• Exercise goal
Please retype all of the following entries exactly.

Dataset records:
▬▬▬▬▬▬
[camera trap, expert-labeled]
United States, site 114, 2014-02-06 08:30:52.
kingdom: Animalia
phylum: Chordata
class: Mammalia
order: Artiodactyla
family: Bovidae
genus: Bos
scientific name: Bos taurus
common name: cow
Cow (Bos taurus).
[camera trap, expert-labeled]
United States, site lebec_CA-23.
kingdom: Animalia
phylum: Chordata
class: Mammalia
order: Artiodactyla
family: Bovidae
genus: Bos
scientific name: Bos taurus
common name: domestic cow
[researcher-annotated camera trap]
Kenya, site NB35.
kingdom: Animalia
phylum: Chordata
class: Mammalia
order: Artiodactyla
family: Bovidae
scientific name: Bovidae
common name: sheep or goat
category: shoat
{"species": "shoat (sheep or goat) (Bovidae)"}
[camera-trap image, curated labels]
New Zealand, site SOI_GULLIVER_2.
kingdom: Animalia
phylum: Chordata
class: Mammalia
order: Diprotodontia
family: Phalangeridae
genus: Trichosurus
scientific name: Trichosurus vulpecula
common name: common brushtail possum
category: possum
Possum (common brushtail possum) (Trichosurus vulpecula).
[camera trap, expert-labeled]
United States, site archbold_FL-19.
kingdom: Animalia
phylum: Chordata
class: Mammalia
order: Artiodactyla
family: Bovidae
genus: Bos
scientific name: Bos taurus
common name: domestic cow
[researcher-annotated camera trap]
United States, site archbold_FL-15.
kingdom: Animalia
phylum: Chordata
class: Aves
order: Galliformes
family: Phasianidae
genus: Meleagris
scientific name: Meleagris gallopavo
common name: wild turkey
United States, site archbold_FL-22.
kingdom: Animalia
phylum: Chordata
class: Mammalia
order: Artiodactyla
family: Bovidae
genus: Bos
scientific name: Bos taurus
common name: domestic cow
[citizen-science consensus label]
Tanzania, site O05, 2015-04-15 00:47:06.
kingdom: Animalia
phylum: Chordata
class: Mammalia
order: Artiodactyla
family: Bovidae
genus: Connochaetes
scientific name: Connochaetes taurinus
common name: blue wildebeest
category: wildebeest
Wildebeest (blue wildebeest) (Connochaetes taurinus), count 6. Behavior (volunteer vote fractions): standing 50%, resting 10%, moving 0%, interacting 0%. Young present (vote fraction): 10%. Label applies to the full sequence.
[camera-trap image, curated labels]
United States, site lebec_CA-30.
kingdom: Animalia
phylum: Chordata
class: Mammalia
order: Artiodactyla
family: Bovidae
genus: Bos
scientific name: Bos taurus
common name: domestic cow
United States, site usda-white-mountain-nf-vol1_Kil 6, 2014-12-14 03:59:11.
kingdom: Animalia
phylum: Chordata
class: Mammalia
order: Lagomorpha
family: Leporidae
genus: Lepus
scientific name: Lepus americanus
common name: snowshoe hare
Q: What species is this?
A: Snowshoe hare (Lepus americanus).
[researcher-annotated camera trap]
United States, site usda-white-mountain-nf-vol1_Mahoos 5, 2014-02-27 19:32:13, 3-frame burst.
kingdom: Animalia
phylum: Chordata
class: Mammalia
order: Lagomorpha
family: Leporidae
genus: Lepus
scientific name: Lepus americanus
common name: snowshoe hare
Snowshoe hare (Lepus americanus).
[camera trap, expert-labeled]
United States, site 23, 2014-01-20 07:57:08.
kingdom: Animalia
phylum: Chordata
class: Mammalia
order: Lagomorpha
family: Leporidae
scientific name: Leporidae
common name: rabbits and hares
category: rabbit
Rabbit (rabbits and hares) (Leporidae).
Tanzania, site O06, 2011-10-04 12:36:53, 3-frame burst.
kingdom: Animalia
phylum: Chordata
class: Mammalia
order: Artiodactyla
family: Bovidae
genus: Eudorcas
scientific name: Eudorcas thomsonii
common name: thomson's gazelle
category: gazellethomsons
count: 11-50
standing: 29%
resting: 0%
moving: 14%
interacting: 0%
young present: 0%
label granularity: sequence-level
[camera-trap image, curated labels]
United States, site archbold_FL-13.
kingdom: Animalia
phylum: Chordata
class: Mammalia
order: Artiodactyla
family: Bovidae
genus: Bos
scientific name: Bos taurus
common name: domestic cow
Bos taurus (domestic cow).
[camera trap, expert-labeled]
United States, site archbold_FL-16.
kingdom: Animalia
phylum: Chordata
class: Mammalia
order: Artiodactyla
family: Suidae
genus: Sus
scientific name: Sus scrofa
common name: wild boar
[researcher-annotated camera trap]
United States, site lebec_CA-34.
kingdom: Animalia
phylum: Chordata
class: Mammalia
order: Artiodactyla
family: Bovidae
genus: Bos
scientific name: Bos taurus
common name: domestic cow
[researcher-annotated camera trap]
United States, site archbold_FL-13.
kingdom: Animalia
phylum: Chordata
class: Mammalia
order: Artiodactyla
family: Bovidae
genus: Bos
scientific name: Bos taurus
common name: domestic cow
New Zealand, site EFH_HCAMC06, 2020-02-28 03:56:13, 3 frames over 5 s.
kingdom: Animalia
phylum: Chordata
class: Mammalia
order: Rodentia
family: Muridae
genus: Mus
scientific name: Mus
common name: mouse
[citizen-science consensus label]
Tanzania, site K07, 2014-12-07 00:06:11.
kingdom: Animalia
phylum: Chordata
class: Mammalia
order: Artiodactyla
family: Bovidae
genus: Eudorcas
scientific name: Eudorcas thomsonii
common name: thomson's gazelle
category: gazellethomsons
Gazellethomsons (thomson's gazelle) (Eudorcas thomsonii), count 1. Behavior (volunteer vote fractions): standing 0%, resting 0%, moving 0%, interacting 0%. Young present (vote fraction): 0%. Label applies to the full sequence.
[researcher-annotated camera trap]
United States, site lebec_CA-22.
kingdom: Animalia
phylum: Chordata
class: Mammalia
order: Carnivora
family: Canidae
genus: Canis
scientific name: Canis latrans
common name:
▬▬▬▬▬▬
• Response box
[camera trap, expert-labeled]
United States, site 114, 2014-02-06 08:30:52.
kingdom: Animalia
phylum: Chordata
class: Mammalia
order: Artiodactyla
family: Bovidae
genus: Bos
scientific name: Bos taurus
common name: cow
Cow (Bos taurus).
[camera trap, expert-labeled]
United States, site lebec_CA-23.
kingdom: Animalia
phylum: Chordata
class: Mammalia
order: Artiodactyla
family: Bovidae
genus: Bos
scientific name: Bos taurus
common name: domestic cow
[researcher-annotated camera trap]
Kenya, site NB35.
kingdom: Animalia
phylum: Chordata
class: Mammalia
order: Artiodactyla
family: Bovidae
scientific name: Bovidae
common name: sheep or goat
category: shoat
{"species": "shoat (sheep or goat) (Bovidae)"}
[camera-trap image, curated labels]
New Zealand, site SOI_GULLIVER_2.
kingdom: Animalia
phylum: Chordata
class: Mammalia
order: Diprotodontia
family: Phalangeridae
genus: Trichosurus
scientific name: Trichosurus vulpecula
common name: common brushtail possum
category: possum
Possum (common brushtail possum) (Trichosurus vulpecula).
[camera trap, expert-labeled]
United States, site archbold_FL-19.
kingdom: Animalia
phylum: Chordata
class: Mammalia
order: Artiodactyla
family: Bovidae
genus: Bos
scientific name: Bos taurus
common name: domestic cow
[researcher-annotated camera trap]
United States, site archbold_FL-15.
kingdom: Animalia
phylum: Chordata
class: Aves
order: Galliformes
family: Phasianidae
genus: Meleagris
scientific name: Meleagris gallopavo
common name: wild turkey
United States, site archbold_FL-22.
kingdom: Animalia
phylum: Chordata
class: Mammalia
order: Artiodactyla
family: Bovidae
genus: Bos
scientific name: Bos taurus
common name: domestic cow
[citizen-science consensus label]
Tanzania, site O05, 2015-04-15 00:47:06.
kingdom: Animalia
phylum: Chordata
class: Mammalia
order: Artiodactyla
family: Bovidae
genus: Connochaetes
scientific name: Connochaetes taurinus
common name: blue wildebeest
category: wildebeest
Wildebeest (blue wildebeest) (Connochaetes taurinus), count 6. Behavior (volunteer vote fractions): standing 50%, resting 10%, moving 0%, interacting 0%. Young present (vote fraction): 10%. Label applies to the full sequence.
[camera-trap image, curated labels]
United States, site lebec_CA-30.
kingdom: Animalia
phylum: Chordata
class: Mammalia
order: Artiodactyla
family: Bovidae
genus: Bos
scientific name: Bos taurus
common name: domestic cow
United States, site usda-white-mountain-nf-vol1_Kil 6, 2014-12-14 03:59:11.
kingdom: Animalia
phylum: Chordata
class: Mammalia
order: Lagomorpha
family: Leporidae
genus: Lepus
scientific name: Lepus americanus
common name: snowshoe hare
Q: What species is this?
A: Snowshoe hare (Lepus americanus).
[researcher-annotated camera trap]
United States, site usda-white-mountain-nf-vol1_Mahoos 5, 2014-02-27 19:32:13, 3-frame burst.
kingdom: Animalia
phylum: Chordata
class: Mammalia
order: Lagomorpha
family: Leporidae
genus: Lepus
scientific name: Lepus americanus
common name: snowshoe hare
Snowshoe hare (Lepus americanus).
[camera trap, expert-labeled]
United States, site 23, 2014-01-20 07:57:08.
kingdom: Animalia
phylum: Chordata
class: Mammalia
order: Lagomorpha
family: Leporidae
scientific name: Leporidae
common name: rabbits and hares
category: rabbit
Rabbit (rabbits and hares) (Leporidae).
Tanzania, site O06, 2011-10-04 12:36:53, 3-frame burst.
kingdom: Animalia
phylum: Chordata
class: Mammalia
order: Artiodactyla
family: Bovidae
genus: Eudorcas
scientific name: Eudorcas thomsonii
common name: thomson's gazelle
category: gazellethomsons
count: 11-50
standing: 29%
resting: 0%
moving: 14%
interacting: 0%
young present: 0%
label granularity: sequence-level
[camera-trap image, curated labels]
United States, site archbold_FL-13.
kingdom: Animalia
phylum: Chordata
class: Mammalia
order: Artiodactyla
family: Bovidae
genus: Bos
scientific name: Bos taurus
common name: domestic cow
Bos taurus (domestic cow).
[camera trap, expert-labeled]
United States, site archbold_FL-16.
kingdom: Animalia
phylum: Chordata
class: Mammalia
order: Artiodactyla
family: Suidae
genus: Sus
scientific name: Sus scrofa
common name: wild boar
[researcher-annotated camera trap]
United States, site lebec_CA-34.
kingdom: Animalia
phylum: Chordata
class: Mammalia
order: Artiodactyla
family: Bovidae
genus: Bos
scientific name: Bos taurus
common name: domestic cow
[researcher-annotated camera trap]
United States, site archbold_FL-13.
kingdom: Animalia
phylum: Chordata
class: Mammalia
order: Artiodactyla
family: Bovidae
genus: Bos
scientific name: Bos taurus
common name: domestic cow
New Zealand, site EFH_HCAMC06, 2020-02-28 03:56:13, 3 frames over 5 s.
kingdom: Animalia
phylum: Chordata
class: Mammalia
order: Rodentia
family: Muridae
genus: Mus
scientific name: Mus
common name: mouse
[citizen-science consensus label]
Tanzania, site K07, 2014-12-07 00:06:11.
kingdom: Animalia
phylum: Chordata
class: Mammalia
order: Artiodactyla
family: Bovidae
genus: Eudorcas
scientific name: Eudorcas thomsonii
common name: thomson's gazelle
category: gazellethomsons
Gazellethomsons (thomson's gazelle) (Eudorcas thomsonii), count 1. Behavior (volunteer vote fractions): standing 0%, resting 0%, moving 0%, interacting 0%. Young present (vote fraction): 0%. Label applies to the full sequence.
[researcher-annotated camera trap]
United States, site lebec_CA-22.
kingdom: Animalia
phylum: Chordata
class: Mammalia
order: Carnivora
family: Canidae
genus: Canis
scientific name: Canis latrans
common name:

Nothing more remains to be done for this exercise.